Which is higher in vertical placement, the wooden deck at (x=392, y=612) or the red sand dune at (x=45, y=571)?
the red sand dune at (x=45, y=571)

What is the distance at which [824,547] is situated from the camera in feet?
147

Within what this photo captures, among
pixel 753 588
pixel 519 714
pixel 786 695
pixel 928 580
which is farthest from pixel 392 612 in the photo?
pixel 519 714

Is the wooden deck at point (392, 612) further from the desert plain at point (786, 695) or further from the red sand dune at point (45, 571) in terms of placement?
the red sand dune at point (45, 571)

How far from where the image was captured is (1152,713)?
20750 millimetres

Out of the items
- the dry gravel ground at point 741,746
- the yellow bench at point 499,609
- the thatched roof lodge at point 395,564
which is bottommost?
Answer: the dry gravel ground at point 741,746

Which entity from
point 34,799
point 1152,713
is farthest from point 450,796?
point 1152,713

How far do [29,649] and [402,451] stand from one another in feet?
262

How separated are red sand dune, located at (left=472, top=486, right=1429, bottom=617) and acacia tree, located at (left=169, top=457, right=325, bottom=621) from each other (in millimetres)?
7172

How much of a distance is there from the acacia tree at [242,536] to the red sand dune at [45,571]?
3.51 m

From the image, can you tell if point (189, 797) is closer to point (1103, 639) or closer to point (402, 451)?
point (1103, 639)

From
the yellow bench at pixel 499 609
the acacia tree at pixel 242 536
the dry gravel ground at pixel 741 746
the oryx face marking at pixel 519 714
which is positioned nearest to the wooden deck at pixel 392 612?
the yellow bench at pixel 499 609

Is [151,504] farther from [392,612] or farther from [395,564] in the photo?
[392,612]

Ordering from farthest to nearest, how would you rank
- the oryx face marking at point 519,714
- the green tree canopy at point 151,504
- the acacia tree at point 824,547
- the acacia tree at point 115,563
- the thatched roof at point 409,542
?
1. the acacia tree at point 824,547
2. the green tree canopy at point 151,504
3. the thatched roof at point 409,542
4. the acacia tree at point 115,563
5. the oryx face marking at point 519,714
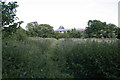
+++
Reproduce all of the records above exactly as they appear, but leave the pictures out of your answer.

Which is higher in vertical placement, the wooden deck at (x=392, y=612) or the red sand dune at (x=45, y=571)?
the red sand dune at (x=45, y=571)

What is the distance at which [824,547] is situated from the camera in feet?
147

Within what this photo captures, among
pixel 753 588
pixel 519 714
pixel 786 695
pixel 928 580
which is farthest from pixel 392 612 in the photo?
pixel 519 714

Is the wooden deck at point (392, 612) further from the desert plain at point (786, 695) or further from the red sand dune at point (45, 571) in terms of placement?
the red sand dune at point (45, 571)

How far from where the image was captured is (1152,713)?
20750 millimetres

Out of the items
- the dry gravel ground at point 741,746
- the yellow bench at point 499,609
- the thatched roof lodge at point 395,564
which is bottommost?
Answer: the dry gravel ground at point 741,746

Which entity from
point 34,799
point 1152,713
is farthest from point 450,796?
point 1152,713

How far do [29,649] and [402,451] stand from one another in feet?
262

How separated are red sand dune, located at (left=472, top=486, right=1429, bottom=617) and acacia tree, located at (left=169, top=457, right=325, bottom=621) from each other (in millimetres)?
7172

How much of a distance is there from the acacia tree at [242,536] to the red sand dune at [45,571]?
3.51 m

From the image, can you tell if point (189, 797) is closer to point (1103, 639) or closer to point (402, 451)?
point (1103, 639)

From
the yellow bench at pixel 499 609
the acacia tree at pixel 242 536
the dry gravel ground at pixel 741 746
the oryx face marking at pixel 519 714
which is positioned nearest to the wooden deck at pixel 392 612?
the yellow bench at pixel 499 609

Is [151,504] farther from [392,612] or farther from [395,564] in the photo?
[392,612]

Ordering from farthest to nearest, how would you rank
- the oryx face marking at point 519,714
- the green tree canopy at point 151,504
- the acacia tree at point 824,547
- the acacia tree at point 115,563
- the thatched roof at point 409,542
?
1. the acacia tree at point 824,547
2. the green tree canopy at point 151,504
3. the thatched roof at point 409,542
4. the acacia tree at point 115,563
5. the oryx face marking at point 519,714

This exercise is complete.